Pengaturan suhu yang dilakukan pada praktikum ini juga sesuai dengan teori Aslan
(1998) yang menyatakan bahwa suhu optimum yang digunakan dalam ekstraksi
karagenan adalah pada suhu 90oC, sedangkan menurut Reynold & Richards (1996),
pengadukan dilakukan agar diperoleh hasil campuran yang homogen, sehingga kontak
antara air dan karagenan yang terkandung dalam rumput laut dapat berjalan sempurna.

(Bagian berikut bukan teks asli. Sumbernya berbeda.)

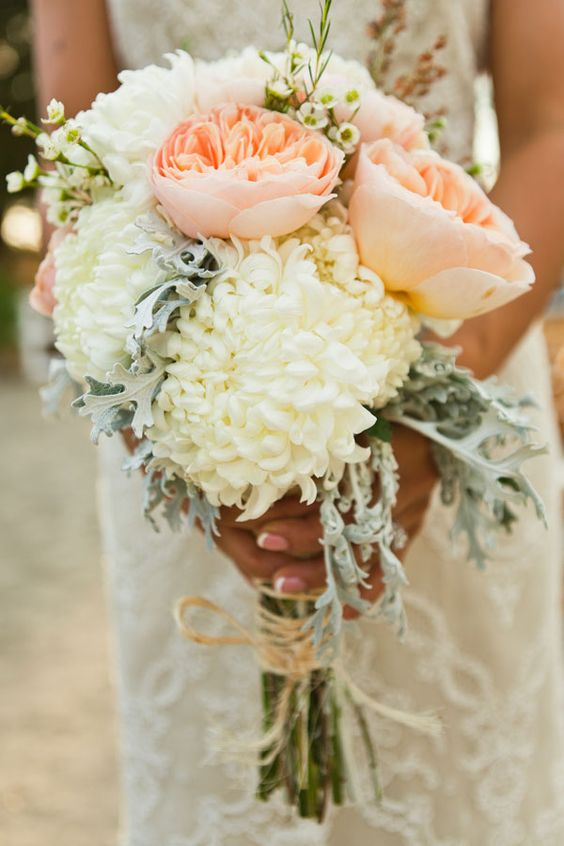 Peach and white; what a lovely color combination! Love the Juliet roses.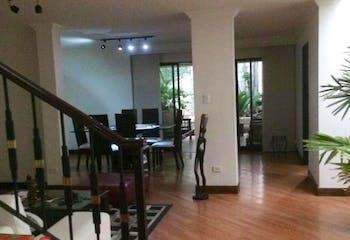 Casa en venta en La Castellana con Jardín...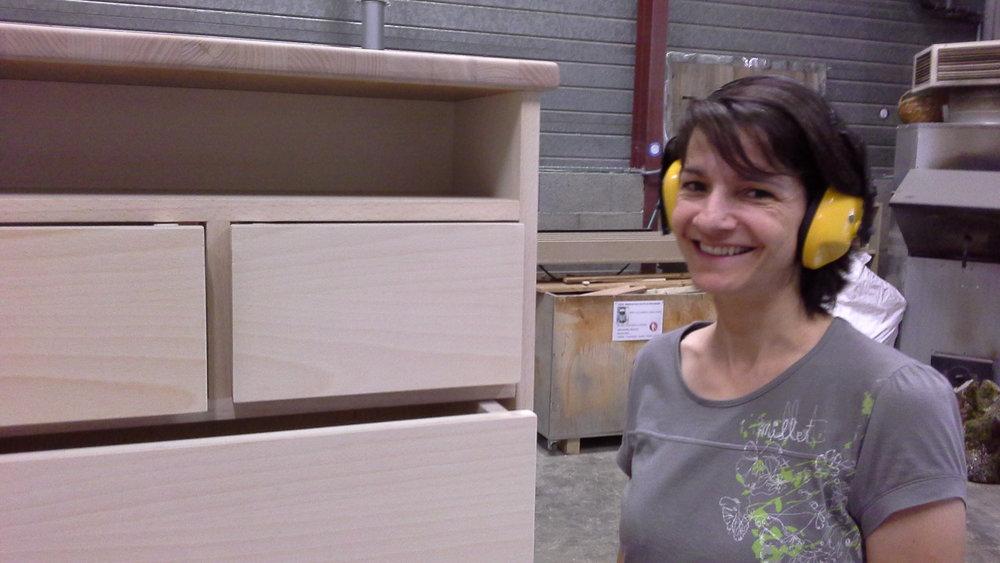 Agnes pose à coté de son meuble en latté Hêtre.jpg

Imeson (2010) menambahkan bahwa keberhasilan proses ekstraksi karagenan
dipengaruhi oleh beberapa faktor, diantaranya adalah jenis dari karagenan itu sendiri,
suhu, pH, dan adanya senyawa-senyawa lain yang larut.
Selanjutnya, hasil perebusan didiamkan hingga mencapai suhu 40oC. Kemudian
dilakukan pengaturan pH hingga mencapai pH 8 dengan menggunakan HCl 10% dan
NaOH 10%, dimana pH diukur dengan pH-meter. Proses penurunan suhu sebelum
dilakukan pengukuran pH sangat perlu dilakukan karena menurut Alfonso & Edward
(1992), terdapat larangan penggunaan pH-meter pada beberapa larutan, diantaranya
larutan yang panas (melebihi suhu ruang) dan larutan es / air dingin karena dapat
mengakibatkan pengukuran yang tidak presisi, sehingga suhu menjadi salah satu faktor
penting dalam pengukuran pH. Penambahan larutan HCl 10% pada proses pengaturan
pH adalah memberikan kondisi asam jika pH sampel lebih dari 8, sedangkan
penambahan larutan NaOH 10% dilakukan jika pH sampel kurang dari 8, sehingga
diciptakan suasana lebih basa. Prasetyowati, et al. (2008) menyatakan bahwa
pengaturan pH hingga diperoleh pH 8 perlu dilakukan karena karagenan bersifat stabil
pada pH tersebut. Hal ini didukung pula oleh teori Imeson (2010) yang mengungkapkan
7
bahwa stabilitas karagenan dalam larutan terjadi pada maksimal pH 9, sedangkan pada
pH di bawah 3,5, karagenan akan mengalami kerusakan akibat terhidrolisis.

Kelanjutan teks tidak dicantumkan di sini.